Copy out, from the data below, each line in which the word "fraction" occurs.

★ ★ ★ ★ ★

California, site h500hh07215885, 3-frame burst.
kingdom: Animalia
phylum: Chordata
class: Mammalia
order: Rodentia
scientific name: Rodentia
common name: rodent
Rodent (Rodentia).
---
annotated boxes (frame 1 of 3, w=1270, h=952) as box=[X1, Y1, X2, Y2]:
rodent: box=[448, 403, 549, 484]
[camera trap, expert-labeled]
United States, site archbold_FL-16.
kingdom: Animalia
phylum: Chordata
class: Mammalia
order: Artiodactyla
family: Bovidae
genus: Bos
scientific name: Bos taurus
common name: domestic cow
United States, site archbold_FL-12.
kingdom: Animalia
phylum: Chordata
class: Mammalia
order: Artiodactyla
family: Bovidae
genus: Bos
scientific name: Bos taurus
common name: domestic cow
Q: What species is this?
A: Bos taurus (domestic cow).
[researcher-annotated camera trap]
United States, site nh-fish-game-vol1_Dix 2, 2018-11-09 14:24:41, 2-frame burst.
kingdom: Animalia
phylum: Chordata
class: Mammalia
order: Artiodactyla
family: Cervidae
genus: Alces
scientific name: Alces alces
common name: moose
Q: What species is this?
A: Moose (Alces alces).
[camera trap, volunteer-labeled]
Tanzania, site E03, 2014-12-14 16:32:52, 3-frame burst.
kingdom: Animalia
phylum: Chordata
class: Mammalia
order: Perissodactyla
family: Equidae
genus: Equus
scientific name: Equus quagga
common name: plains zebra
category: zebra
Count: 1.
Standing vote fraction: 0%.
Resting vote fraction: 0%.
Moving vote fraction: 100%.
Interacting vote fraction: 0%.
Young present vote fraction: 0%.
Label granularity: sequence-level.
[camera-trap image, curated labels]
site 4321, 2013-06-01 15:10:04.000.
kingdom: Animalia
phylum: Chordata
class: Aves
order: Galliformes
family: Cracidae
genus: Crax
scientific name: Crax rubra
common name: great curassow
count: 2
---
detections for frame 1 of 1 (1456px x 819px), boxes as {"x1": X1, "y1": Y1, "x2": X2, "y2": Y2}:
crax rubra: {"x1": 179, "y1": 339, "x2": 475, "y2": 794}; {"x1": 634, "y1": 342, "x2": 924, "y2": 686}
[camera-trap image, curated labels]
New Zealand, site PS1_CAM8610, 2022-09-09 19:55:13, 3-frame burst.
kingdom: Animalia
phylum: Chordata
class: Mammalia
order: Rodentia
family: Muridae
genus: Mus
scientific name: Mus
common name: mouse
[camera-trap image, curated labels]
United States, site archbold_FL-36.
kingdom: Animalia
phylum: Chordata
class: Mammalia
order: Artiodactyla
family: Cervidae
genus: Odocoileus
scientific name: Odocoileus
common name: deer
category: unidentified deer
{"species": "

★ ★ ★ ★ ★

> **Finished exercise**:
Standing vote fraction: 0%.
Resting vote fraction: 0%.
Moving vote fraction: 100%.
Interacting vote fraction: 0%.
Young present vote fraction: 0%.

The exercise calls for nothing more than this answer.